Copy each of the following items word for word, omitting the pictures.
== Data rows ==
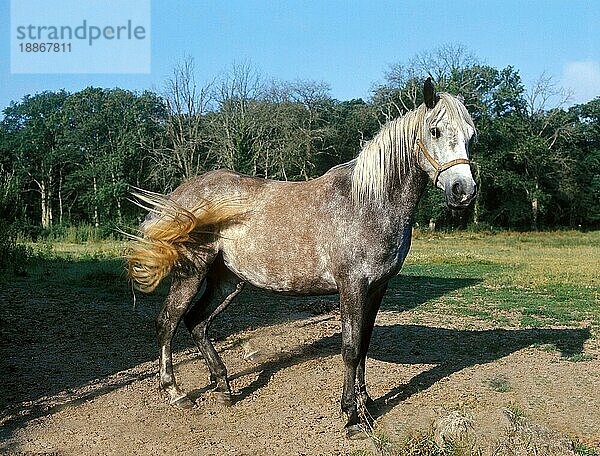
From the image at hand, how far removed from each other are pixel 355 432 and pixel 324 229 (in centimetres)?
162

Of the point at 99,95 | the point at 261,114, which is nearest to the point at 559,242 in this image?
the point at 261,114

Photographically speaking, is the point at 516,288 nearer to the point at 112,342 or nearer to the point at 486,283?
the point at 486,283

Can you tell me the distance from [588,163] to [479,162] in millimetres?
10697

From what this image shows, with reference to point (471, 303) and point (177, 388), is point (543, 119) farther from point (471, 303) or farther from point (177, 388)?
point (177, 388)

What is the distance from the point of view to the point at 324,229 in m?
4.95

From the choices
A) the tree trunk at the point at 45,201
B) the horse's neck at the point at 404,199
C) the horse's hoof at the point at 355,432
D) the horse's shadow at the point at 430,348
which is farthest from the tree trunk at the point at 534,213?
the horse's hoof at the point at 355,432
===
◆ Solution ◆
From the image at hand, how far removed from each other are pixel 355 432 and pixel 324 229 (in centimetres)?
162

Of the point at 99,95 | the point at 261,114, which is nearest to the point at 559,242 in this image?
the point at 261,114

Photographically speaking, is the point at 516,288 nearer to the point at 112,342 or nearer to the point at 486,283?
the point at 486,283

Can you tell me the distance from [588,163] to [479,162] in millimetres?
10697

From what this image shows, with reference to point (471, 303) and point (177, 388), is point (543, 119) farther from point (471, 303) or farther from point (177, 388)?
point (177, 388)

What is the distance from the point of view to the point at 324,229 in m?
4.95

From the choices
A) the tree trunk at the point at 45,201
B) the horse's neck at the point at 404,199
C) the horse's hoof at the point at 355,432
D) the horse's shadow at the point at 430,348
which is farthest from the tree trunk at the point at 534,213?
the horse's hoof at the point at 355,432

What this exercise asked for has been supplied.